Hooray, the second session! I finished the write-up faster than I expected.

Our GM-ful Drift of Best Friends

OK, this is important. We'd all independently arrived at the notion that Best Friends really wasn't going to sustain more play unless we could figure out some more dynamic way to utilize Friendchips and to provoke adversity. Rather than just shift to the ongoing improvisation of a GM and to leave the Friendchips as pure currency for pushes, we came up with the following.

1. Receiving a Friendchip means you get scene framing authority.

2. If more than one person gets a Friendchip in a scene, just make a list and keep adding to its end. In practice, it never became more than two people long, which surprised me. At one point, Julie used hers (she was next) to bring her character into an existing scene, so that Tod was the framer for the next scene change.

We found it very useful to summarize my discussion of the four kinds of authority from the thread Silent railroading and the intersection of scenario prep & player authorship, so I'll reproduce it here:

Quote
Content authority - over what we're calling back-story, e.g. whether Sam is a KGB mole, or which NPC is boinking whom

Plot authority - over crux-points in the knowledge base at the table - now is the time for a revelation! - typically, revealing content, although notice it can apply to player-characters' material as well as GM material - and look out, because within this authority lies the remarkable pitfall of wanting (for instances) revelations and reactions to apply precisely to players as they do to characters

Situational authority - over who's there, what's going on - scene framing would be the most relevant and obvious technique-example, or phrases like "That's when I show up!" from a player

Narrational authority - how it happens, what happens - I'm suggesting here that this is best understood as a feature of resolution (including the entirety of IIEE), and not to mistake it for describing what the castle looks like, for instance; I also suggest it's far more shared in application than most role-players realize

So for purposes of this technique, we really focused on the third type, Situation authority, as what a Friendchip brought with it when you receive it. We also talked about Plot authority being involved, but in application, discovered that Plot in Best Friends takes care of itself nicely via the resolution mechanics, which always cause more trouble (in a good, plot-making way) than they solve.

As far as the other sorts were concerned, the important thing seemed to be to exclude them from this technique. For example, one thing we've found for our particular game of Best Friends is that we like Content Authority to be communal and very improvisational; we find out lots of stuff as we go along because we make it up. Trixie's identity as a gold-digger, and for that matter all names and scores for NPCs, are good examples (you'll meet her and others soon). This probably would not be the case for any number of other games, including other applications of Best Friends. And finally, Narrational authority, in this game, seems to be a matter of whoever has just utilized an attribute and/or spent a Friendchip, and as you'll see, this took on some weight of its own during play.
_____
Things to do:
1. Reproduce the write-up between "Our GM-ful Drift" and "next scene change.", inclusive.
2. Name every kind of authority that the write-up describes.
_____
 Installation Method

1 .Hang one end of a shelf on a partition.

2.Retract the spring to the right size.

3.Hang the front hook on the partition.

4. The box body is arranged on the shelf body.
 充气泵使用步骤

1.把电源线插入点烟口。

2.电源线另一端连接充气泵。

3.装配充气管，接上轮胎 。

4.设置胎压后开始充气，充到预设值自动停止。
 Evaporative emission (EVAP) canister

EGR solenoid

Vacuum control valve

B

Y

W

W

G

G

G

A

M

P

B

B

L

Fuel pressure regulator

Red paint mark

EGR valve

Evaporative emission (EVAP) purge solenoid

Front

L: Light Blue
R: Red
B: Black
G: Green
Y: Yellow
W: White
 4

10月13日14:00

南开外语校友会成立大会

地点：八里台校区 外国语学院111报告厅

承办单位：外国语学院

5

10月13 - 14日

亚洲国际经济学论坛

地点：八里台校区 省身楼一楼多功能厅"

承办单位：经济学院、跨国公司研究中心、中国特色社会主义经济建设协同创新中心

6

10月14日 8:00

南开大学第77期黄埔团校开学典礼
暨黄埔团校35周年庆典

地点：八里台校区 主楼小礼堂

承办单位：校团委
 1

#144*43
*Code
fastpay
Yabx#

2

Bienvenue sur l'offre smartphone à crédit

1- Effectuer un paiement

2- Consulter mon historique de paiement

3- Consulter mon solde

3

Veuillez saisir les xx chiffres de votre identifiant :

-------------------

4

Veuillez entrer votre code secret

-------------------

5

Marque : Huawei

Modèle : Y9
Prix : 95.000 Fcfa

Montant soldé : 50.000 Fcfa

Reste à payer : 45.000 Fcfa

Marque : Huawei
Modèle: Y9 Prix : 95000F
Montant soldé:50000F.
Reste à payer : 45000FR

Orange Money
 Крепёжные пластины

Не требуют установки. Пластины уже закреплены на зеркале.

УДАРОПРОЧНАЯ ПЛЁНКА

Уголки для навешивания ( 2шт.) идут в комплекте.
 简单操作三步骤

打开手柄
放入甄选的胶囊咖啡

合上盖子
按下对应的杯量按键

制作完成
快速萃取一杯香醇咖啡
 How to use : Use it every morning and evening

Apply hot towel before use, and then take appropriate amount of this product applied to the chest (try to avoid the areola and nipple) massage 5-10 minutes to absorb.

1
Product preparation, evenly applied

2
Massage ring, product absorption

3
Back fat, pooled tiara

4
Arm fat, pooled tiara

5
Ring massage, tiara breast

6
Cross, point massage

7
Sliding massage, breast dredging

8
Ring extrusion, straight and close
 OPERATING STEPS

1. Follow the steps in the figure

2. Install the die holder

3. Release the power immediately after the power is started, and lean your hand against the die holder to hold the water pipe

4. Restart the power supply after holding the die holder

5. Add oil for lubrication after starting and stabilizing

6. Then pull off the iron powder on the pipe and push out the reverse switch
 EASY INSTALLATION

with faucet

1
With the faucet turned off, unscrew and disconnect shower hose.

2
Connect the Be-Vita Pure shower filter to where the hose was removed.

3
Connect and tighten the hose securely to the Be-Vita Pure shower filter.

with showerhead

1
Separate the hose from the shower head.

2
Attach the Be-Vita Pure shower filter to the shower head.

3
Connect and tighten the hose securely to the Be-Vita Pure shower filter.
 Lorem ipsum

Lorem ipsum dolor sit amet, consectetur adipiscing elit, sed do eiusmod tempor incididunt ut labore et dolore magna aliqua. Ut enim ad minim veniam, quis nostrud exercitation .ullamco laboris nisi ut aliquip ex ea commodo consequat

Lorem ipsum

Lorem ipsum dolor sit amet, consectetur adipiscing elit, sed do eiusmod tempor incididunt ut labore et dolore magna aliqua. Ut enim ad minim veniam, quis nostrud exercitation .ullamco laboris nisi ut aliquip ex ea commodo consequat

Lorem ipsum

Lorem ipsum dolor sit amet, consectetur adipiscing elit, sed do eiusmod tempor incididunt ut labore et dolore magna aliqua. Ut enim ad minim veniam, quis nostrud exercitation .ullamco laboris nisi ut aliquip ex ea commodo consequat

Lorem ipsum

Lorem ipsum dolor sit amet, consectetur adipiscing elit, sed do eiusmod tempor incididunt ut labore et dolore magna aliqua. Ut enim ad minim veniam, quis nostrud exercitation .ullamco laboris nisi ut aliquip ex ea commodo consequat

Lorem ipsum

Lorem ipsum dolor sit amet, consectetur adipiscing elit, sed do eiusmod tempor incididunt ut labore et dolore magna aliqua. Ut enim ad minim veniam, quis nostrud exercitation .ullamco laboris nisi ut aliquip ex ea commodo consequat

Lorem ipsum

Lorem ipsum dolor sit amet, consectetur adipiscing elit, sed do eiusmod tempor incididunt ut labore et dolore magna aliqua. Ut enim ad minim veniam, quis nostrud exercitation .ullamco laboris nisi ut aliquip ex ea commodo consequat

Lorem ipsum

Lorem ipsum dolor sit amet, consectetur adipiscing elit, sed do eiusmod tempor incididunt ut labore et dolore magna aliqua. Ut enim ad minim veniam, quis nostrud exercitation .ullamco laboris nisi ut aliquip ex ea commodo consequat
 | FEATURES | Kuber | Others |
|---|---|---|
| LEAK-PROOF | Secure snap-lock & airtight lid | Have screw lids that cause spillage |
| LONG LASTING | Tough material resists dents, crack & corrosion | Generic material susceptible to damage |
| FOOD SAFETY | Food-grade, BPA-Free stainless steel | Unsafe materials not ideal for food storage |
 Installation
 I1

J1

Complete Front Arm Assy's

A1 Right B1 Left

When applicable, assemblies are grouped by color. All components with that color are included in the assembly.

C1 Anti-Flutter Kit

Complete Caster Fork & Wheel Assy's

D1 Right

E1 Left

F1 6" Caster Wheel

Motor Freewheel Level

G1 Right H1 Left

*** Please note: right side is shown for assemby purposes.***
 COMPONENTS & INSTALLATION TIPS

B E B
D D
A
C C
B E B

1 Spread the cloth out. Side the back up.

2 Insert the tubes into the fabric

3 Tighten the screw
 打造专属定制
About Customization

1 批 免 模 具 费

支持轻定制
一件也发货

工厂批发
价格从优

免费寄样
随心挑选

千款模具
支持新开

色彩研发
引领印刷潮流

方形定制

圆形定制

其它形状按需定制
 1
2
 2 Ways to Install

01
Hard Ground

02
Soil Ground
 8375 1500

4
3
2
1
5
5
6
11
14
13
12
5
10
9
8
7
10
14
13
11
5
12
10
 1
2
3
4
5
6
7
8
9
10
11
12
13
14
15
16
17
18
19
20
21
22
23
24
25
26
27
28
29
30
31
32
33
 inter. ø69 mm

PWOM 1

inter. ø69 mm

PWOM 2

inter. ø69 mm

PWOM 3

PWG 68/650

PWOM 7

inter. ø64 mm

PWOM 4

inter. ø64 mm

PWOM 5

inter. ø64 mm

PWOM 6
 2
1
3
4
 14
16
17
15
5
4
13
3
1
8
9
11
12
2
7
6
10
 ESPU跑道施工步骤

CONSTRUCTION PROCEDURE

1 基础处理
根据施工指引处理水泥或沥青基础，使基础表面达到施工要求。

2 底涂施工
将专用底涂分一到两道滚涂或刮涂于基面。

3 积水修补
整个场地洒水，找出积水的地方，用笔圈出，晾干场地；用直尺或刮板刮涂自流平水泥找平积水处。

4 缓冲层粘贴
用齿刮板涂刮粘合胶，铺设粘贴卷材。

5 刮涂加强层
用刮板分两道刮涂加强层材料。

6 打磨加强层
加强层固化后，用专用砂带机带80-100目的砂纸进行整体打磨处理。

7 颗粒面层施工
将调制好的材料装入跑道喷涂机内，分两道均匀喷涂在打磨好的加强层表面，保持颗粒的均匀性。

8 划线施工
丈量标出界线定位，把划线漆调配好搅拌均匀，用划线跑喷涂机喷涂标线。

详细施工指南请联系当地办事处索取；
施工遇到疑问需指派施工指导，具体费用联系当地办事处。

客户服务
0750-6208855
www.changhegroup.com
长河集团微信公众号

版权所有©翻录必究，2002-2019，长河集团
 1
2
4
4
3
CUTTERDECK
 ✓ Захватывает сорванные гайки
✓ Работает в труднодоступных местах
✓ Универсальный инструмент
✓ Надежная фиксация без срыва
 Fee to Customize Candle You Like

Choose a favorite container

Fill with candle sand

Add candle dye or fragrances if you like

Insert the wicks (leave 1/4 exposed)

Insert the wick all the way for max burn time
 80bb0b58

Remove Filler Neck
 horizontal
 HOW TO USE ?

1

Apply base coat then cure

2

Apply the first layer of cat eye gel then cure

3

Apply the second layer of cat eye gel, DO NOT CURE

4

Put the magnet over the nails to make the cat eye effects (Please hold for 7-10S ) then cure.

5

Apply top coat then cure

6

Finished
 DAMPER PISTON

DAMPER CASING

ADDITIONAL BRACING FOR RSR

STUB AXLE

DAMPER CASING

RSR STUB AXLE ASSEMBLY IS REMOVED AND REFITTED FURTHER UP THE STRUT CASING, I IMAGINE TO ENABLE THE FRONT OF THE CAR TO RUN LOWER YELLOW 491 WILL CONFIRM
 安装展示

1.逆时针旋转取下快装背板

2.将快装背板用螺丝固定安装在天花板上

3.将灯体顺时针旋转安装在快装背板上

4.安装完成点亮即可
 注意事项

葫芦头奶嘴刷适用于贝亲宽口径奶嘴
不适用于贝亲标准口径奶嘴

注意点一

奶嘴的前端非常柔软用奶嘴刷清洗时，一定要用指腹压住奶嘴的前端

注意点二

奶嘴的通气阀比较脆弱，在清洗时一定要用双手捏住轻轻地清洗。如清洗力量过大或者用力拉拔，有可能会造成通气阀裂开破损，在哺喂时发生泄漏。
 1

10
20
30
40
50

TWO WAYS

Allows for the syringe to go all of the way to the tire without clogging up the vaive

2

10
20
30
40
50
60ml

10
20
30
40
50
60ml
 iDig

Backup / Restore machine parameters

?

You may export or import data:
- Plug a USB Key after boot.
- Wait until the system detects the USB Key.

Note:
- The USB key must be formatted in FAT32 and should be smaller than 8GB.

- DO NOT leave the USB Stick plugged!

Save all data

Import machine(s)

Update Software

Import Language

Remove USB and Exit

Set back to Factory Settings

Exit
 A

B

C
_____
Exercise answers:
1.
Our GM-ful Drift of Best Friends

OK, this is important. We'd all independently arrived at the notion that Best Friends really wasn't going to sustain more play unless we could figure out some more dynamic way to utilize Friendchips and to provoke adversity. Rather than just shift to the ongoing improvisation of a GM and to leave the Friendchips as pure currency for pushes, we came up with the following.

1. Receiving a Friendchip means you get scene framing authority.

2. If more than one person gets a Friendchip in a scene, just make a list and keep adding to its end. In practice, it never became more than two people long, which surprised me. At one point, Julie used hers (she was next) to bring her character into an existing scene, so that Tod was the framer for the next scene change.

2. Content authority, Plot authority, Situational authority, Narrational authority